Every week I’m going to quit Twitter. Since they increased the 148 character limit it just isn’t as fun as it was in the beginning. I liked the creative challenge of keeping it tight, and it was easy and fast to keep up. My pal Bunny likened it to passing notes in class — it’s best to be quick and direct. But in the quest to monetize the platform and continue the expected growth trajectory, all I got was more ads, long threads and less fun. It started to feel more like job to keep up.
On the “plus” side: I have some favorite parody accounts, folks I’ve gotten to know in a more social way, a quick way to view headline news, pop culture, real-time takes on TV shows, the ability to complain to faceless corporations, and stuff the kids think is hip.

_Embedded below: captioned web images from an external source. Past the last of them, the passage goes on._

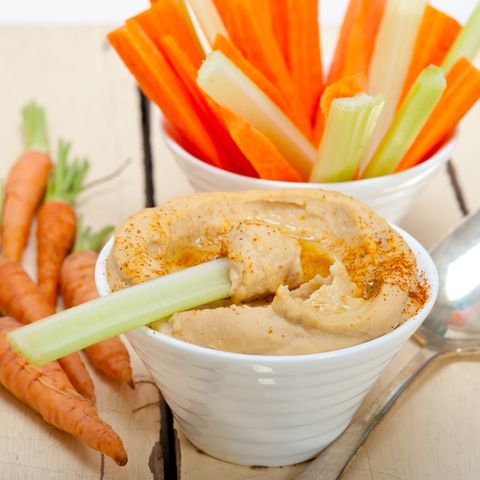 high angle view of hummus and carrots on table
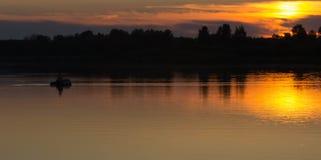 Fisherman silhouette at sunset. Stock Photo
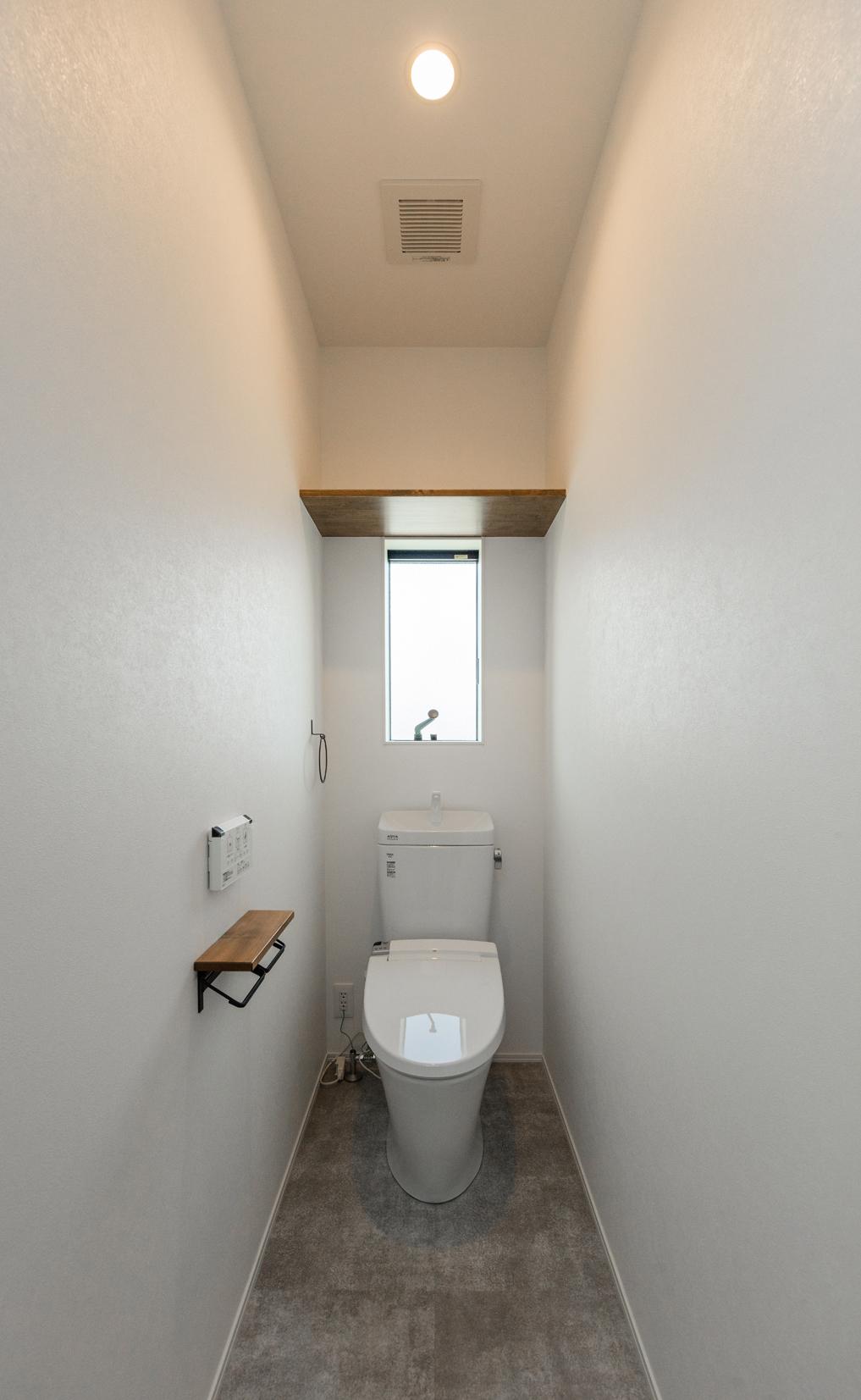 トイレは白を基調にモルタル風の床と無垢材を組み合わせ、シンプルにデザイン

I am a hypocrite because I use Instagram although I hate whatever the F “meta” is. It’s not a “utility” and it’s not a way to “bring people together” (unless you want to buy a particular type of ad that uses a magic, proprietary algorithm created by a dude who started his company by rating women by their appearance). And I have a creepy feeling that posting pics of the cute grandkids is a default invasion of privacy for people who have no say in the matter. There’s a reason Silicon Valley executives limit their own children’s usage of the products they design and peddle.

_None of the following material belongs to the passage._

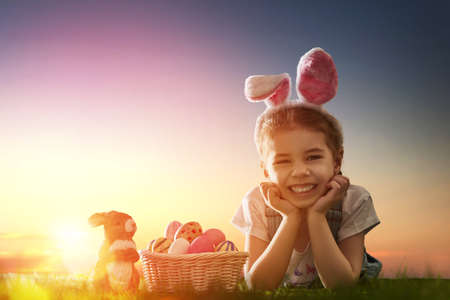 little colours: Cute little child girl wearing bunny ears on Easter day. Girl hunts for Easter eggs on the lawn. Girl with Easter eggs and bunny in the rays of the setting sun.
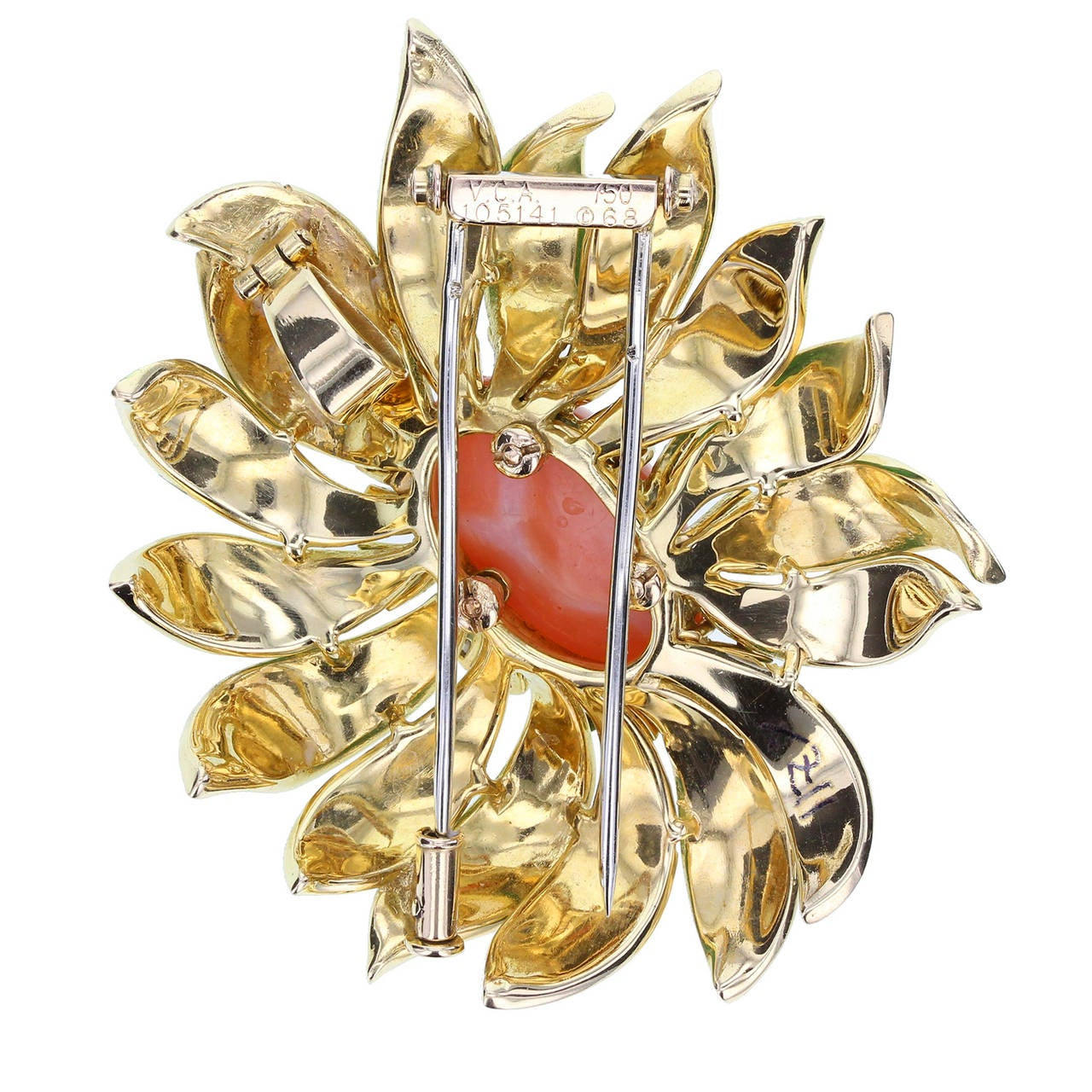 Central pink coral cabochon surrounded by gold foliate decoration, adorned with diamonds and green enamel. Brooch fastening to rear with hinged bale so may be worn as either a brooch or pendant necklace. Signed VCA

I am not young. Before the turn of the century I was working for a small company run by a couple who came of age in the late 60’s/early 70’s. In 1999 the male co-president was very excited about the potential of the Internet and he signed up to take a class called (unsurprisingly), “The Future of the Internet.” I remember vividly the morning after his first class all five of us employees gathered with our coffee in his office to ask him about “the Future.” And I paraphrase here as he dejectedly said, “Well, this is America so it should not have come as a complete surprise that this class is really about the rape of the Internet to make as much money as possible for as long as possible.”

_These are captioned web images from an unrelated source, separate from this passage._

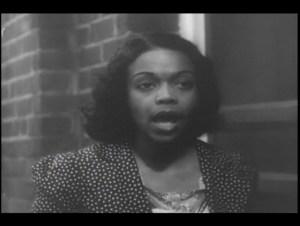 An black woman speaks.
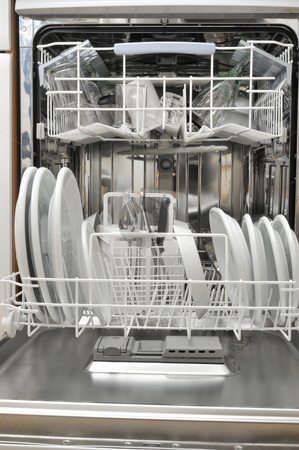 Dishwasher stock photo, View into a dishwasher by Carmen Steiner
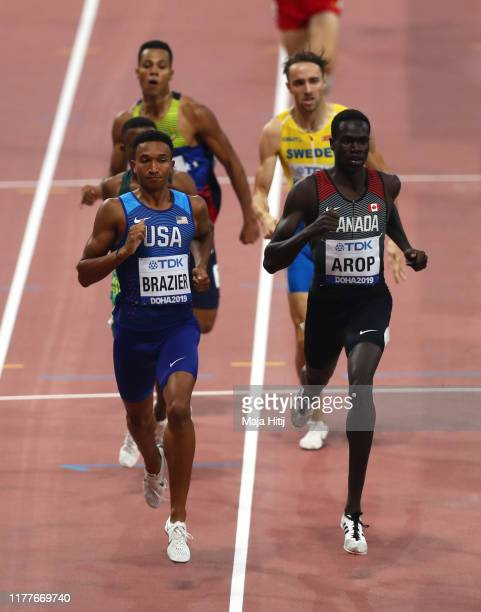 Donavan Brazier of the United States and Marco Arop of Canada compete in the Men's 800 metres heats during day two of 17th IAAF World Athletics...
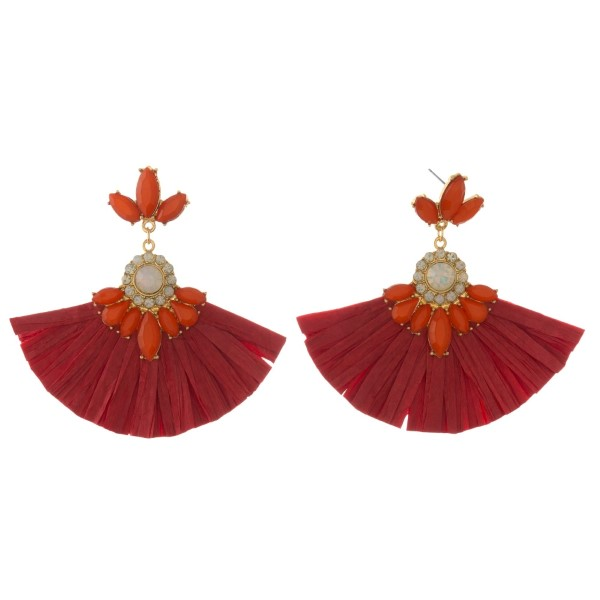 """Gold tone post earring with rhinestone details and raffia fan. Approximately 3"""" long."""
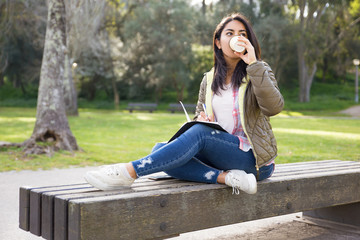 Pensive Asian student girl drinking coffee in park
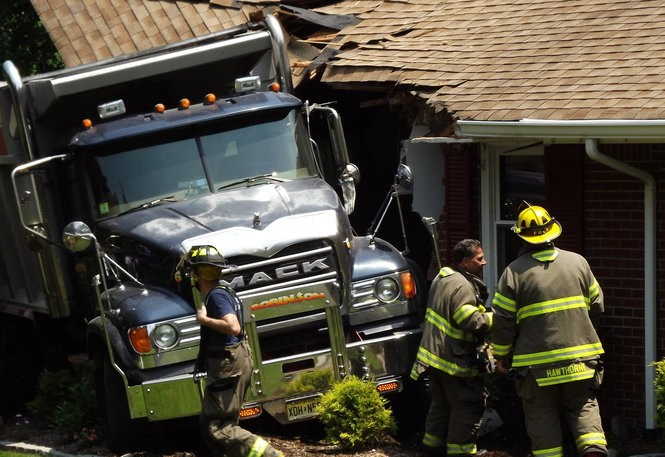 The dump truck caused major damage to the Sunrise Drive home June 18, 2018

You’re correct, Reader, nobody is forcing me to use these apps. I took them off my phone a few years ago so I have to intentionally sit down to use them. COVID had me “sitting” more, and it did make life feel less isolating for a time (toxic political Twitter aside). But I’m thinking more and more about what am I getting out of this? Yes, I’m using more intentionally (which sounds creepy when I read it out loud), but to what end? Social connection, yes, but that’s the smallest portion of my usage. And can I maintain those ties without the intermediary of our tech overlords (who more and more make me feel that The Future is what white guys close to their mid-life crisis think the future should be)? And in the most ironic moment of meta you may even be reading this from a Tweet that includes this very blog link.
Who am I kidding? This has been a ten-year (!) habit with over 13K tweets — some of which were damn pithy forms of creative genius if I do say so myself. See you next year, my friends. May it be a happy and healthy one for us all.